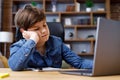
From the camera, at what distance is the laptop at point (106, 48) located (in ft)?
3.10

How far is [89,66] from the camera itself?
5.05 feet

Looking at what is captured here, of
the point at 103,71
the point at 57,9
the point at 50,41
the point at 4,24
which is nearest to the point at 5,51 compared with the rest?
the point at 4,24

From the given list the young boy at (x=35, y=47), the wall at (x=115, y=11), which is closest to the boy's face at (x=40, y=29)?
the young boy at (x=35, y=47)

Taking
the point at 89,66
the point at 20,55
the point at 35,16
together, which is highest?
the point at 35,16

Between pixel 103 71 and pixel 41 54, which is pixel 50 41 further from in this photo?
pixel 103 71

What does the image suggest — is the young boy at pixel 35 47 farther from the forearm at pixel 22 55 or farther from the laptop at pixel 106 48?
the laptop at pixel 106 48

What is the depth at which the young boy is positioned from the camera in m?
1.36

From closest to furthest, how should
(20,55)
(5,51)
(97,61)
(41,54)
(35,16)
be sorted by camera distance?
1. (97,61)
2. (20,55)
3. (35,16)
4. (41,54)
5. (5,51)

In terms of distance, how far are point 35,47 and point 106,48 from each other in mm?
675

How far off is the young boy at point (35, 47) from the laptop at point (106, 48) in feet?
1.50

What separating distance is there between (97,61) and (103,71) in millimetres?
92

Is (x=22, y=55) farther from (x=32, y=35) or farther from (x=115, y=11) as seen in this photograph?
(x=115, y=11)

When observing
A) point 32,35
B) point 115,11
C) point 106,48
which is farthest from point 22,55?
point 115,11

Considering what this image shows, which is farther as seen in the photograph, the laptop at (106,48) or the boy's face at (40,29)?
the boy's face at (40,29)
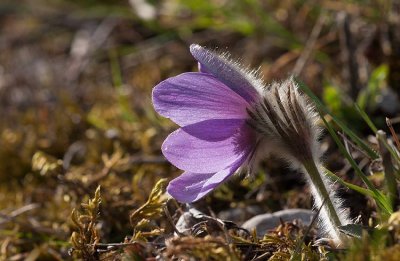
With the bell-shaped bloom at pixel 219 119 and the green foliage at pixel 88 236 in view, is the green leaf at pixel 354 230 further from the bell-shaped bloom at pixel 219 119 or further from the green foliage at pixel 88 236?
the green foliage at pixel 88 236

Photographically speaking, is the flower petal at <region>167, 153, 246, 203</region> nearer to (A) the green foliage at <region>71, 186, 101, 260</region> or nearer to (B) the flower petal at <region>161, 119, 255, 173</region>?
(B) the flower petal at <region>161, 119, 255, 173</region>

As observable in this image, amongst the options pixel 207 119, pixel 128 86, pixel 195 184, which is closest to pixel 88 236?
pixel 195 184

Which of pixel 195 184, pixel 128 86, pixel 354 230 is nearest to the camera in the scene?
pixel 354 230

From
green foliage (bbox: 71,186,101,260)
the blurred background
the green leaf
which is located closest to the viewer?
the green leaf

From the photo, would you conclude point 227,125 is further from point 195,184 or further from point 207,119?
point 195,184

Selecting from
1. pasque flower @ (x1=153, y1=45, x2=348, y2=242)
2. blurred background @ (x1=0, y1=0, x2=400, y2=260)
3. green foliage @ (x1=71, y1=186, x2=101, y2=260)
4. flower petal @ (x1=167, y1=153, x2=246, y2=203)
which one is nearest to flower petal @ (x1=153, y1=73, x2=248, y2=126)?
pasque flower @ (x1=153, y1=45, x2=348, y2=242)

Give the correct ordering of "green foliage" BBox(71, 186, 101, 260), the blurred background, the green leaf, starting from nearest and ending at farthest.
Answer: the green leaf, "green foliage" BBox(71, 186, 101, 260), the blurred background

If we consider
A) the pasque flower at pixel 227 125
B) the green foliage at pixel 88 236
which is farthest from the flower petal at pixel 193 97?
the green foliage at pixel 88 236

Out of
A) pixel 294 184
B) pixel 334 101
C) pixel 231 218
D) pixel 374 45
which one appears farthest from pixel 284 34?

--*--

Rewrite all of the items above as a numbered list with one line per entry, omitting blank lines and the pictures.

Solution for this exercise:
1. From the camera, at what distance is the laptop at point (106, 48) located (in ft)?
2. 3.10
3. How far is [89,66] from the camera itself?
4. 5.05 feet
5. Looking at what is captured here, of
6. the point at 103,71
7. the point at 57,9
8. the point at 50,41
9. the point at 4,24
10. which is nearest to the point at 5,51 compared with the rest?
11. the point at 4,24
12. From the given list the young boy at (x=35, y=47), the wall at (x=115, y=11), which is closest to the boy's face at (x=40, y=29)?
13. the young boy at (x=35, y=47)
14. Taking
15. the point at 89,66
16. the point at 20,55
17. the point at 35,16
18. together, which is highest?
19. the point at 35,16
20. Between pixel 103 71 and pixel 41 54, which is pixel 50 41 further from in this photo?
21. pixel 103 71
22. What does the image suggest — is the young boy at pixel 35 47 farther from the forearm at pixel 22 55 or farther from the laptop at pixel 106 48?
23. the laptop at pixel 106 48
24. What is the depth at which the young boy is positioned from the camera in m?
25. 1.36
26. From closest to furthest, how should
27. (20,55)
28. (5,51)
29. (97,61)
30. (41,54)
31. (35,16)
32. be sorted by camera distance?
33. 1. (97,61)
34. 2. (20,55)
35. 3. (35,16)
36. 4. (41,54)
37. 5. (5,51)
38. In terms of distance, how far are point 35,47 and point 106,48 from each other in mm?
39. 675
40. How far off is the young boy at point (35, 47) from the laptop at point (106, 48) in feet?
41. 1.50
42. What separating distance is there between (97,61) and (103,71) in millimetres?
43. 92
44. Is (x=22, y=55) farther from (x=32, y=35) or farther from (x=115, y=11) as seen in this photograph?
45. (x=115, y=11)
46. When observing
47. A) point 32,35
48. B) point 115,11
49. C) point 106,48
50. which is farthest from point 22,55?
51. point 115,11
52. Considering what this image shows, which is farther as seen in the photograph, the laptop at (106,48) or the boy's face at (40,29)?
53. the boy's face at (40,29)
54. With the bell-shaped bloom at pixel 219 119 and the green foliage at pixel 88 236 in view, is the green leaf at pixel 354 230 further from the bell-shaped bloom at pixel 219 119 or further from the green foliage at pixel 88 236?
55. the green foliage at pixel 88 236
56. Photographically speaking, is the flower petal at <region>167, 153, 246, 203</region> nearer to (A) the green foliage at <region>71, 186, 101, 260</region> or nearer to (B) the flower petal at <region>161, 119, 255, 173</region>?
57. (B) the flower petal at <region>161, 119, 255, 173</region>
58. As observable in this image, amongst the options pixel 207 119, pixel 128 86, pixel 195 184, which is closest to pixel 88 236?
59. pixel 195 184
60. Which of pixel 195 184, pixel 128 86, pixel 354 230 is nearest to the camera in the scene?
61. pixel 354 230
62. From
63. green foliage (bbox: 71,186,101,260)
64. the blurred background
65. the green leaf
66. which is located closest to the viewer?
67. the green leaf
68. From the photo, would you conclude point 227,125 is further from point 195,184 or further from point 207,119?
69. point 195,184
70. Selecting from
71. 1. pasque flower @ (x1=153, y1=45, x2=348, y2=242)
72. 2. blurred background @ (x1=0, y1=0, x2=400, y2=260)
73. 3. green foliage @ (x1=71, y1=186, x2=101, y2=260)
74. 4. flower petal @ (x1=167, y1=153, x2=246, y2=203)
75. which one is nearest to flower petal @ (x1=153, y1=73, x2=248, y2=126)?
76. pasque flower @ (x1=153, y1=45, x2=348, y2=242)
77. Give the correct ordering of "green foliage" BBox(71, 186, 101, 260), the blurred background, the green leaf, starting from nearest and ending at farthest.
78. Answer: the green leaf, "green foliage" BBox(71, 186, 101, 260), the blurred background
79. If we consider
80. A) the pasque flower at pixel 227 125
81. B) the green foliage at pixel 88 236
82. which is farthest from the flower petal at pixel 193 97?
83. the green foliage at pixel 88 236
84. Out of
85. A) pixel 294 184
86. B) pixel 334 101
87. C) pixel 231 218
88. D) pixel 374 45
89. which one appears farthest from pixel 284 34?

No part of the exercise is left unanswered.